### EXCERPT TO READ
Principles Of Marketing Overview Notes

Updated Principles Of Marketing Overview Notes

Marketing Notes

Marketing

Approximately 25 pages

Extensive overview on various sections of marketing.

Handy glossary also included which covers the majority of marketing terms used throughout all University marketing modules.

I received a 1st in all of my marketing modules....

The following is a more accessible plain text extract of the PDF sample above, taken from our Marketing Notes. Due to the challenges of extracting text from PDFs, it will have odd formatting:

What Is Marketing Summary

  • Who marketers are where they work and marketing’s role in a firm - Marketers come from many different backgrounds and work in a variety of locations, from consumer goods companies to NGO’s to financial institutions to advertising and PR agencies. Marketing’s role in the firm depends on the organisation. Some firms are very marketing orientated whereas others do not focus on marketing, therefore no matter what firm marketers work in their decisions affect and are affected by other firms operations.

  • What marketing is and how it provides value to everyone in the marketing process – Marketing is an organisational function and a set of processes for creating, communicating and delivering value to customers and for managing customer relationships in ways that benefit the organisation and its stakeholders Therefore marketing is all about delivering value to everyone who is affected by a transaction.

### GIVEN DATA

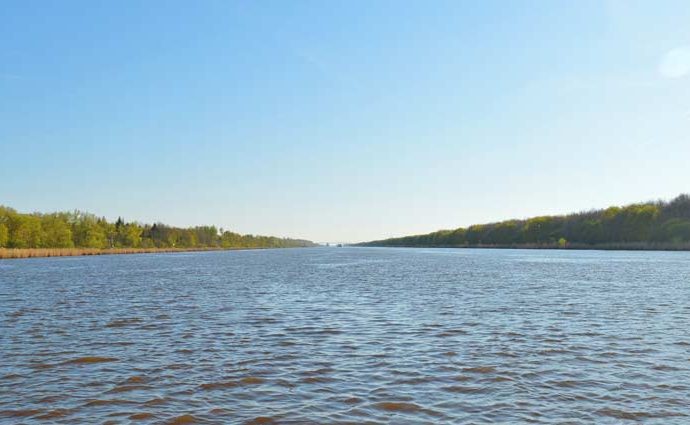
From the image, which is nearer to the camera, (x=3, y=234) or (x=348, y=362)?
(x=348, y=362)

### WHAT YOU ARE ASKED TO DO
Write the next part of the marketing summary, picking up after its final bullet point.

### THE RESPONSE
  • The range of services and goods that are marketed – Any good, service or idea that can be marketed is a product even though what is being sold may not take a physical form. Consumer goods are the tangible products that consumers purchase for personal or family use. Services are intangible products that we pay for and use but never own. Industrial goods are those goods sold to businesses and other organisations for further processing or for use in their own business operations. NGO’s, people and places can also be marketed.

  • Value from the perspectives of the customers, producers and society – Value is the benefits a customer receives from buying a product or service. Marketing communicates these benefits as the value proposition for the customer. For customers the value proposition includes the whole bundle of benefits the product promises to deliver not just the benefits of the product itself. Sellers determine value by assessing whether its transactions are profitable, whether it is providing value to stakeholders by creating a competitive advantage and whether it is providing value through its value chain. Society receives value from marketing activities when producers and consumers engage in ethical, profitable and environmentally friendly exchange relationships. One of the newest developments in marketing is that consumers themselves are playing an increasingly better role in generating value on behalf of marketers in addition to consuming it.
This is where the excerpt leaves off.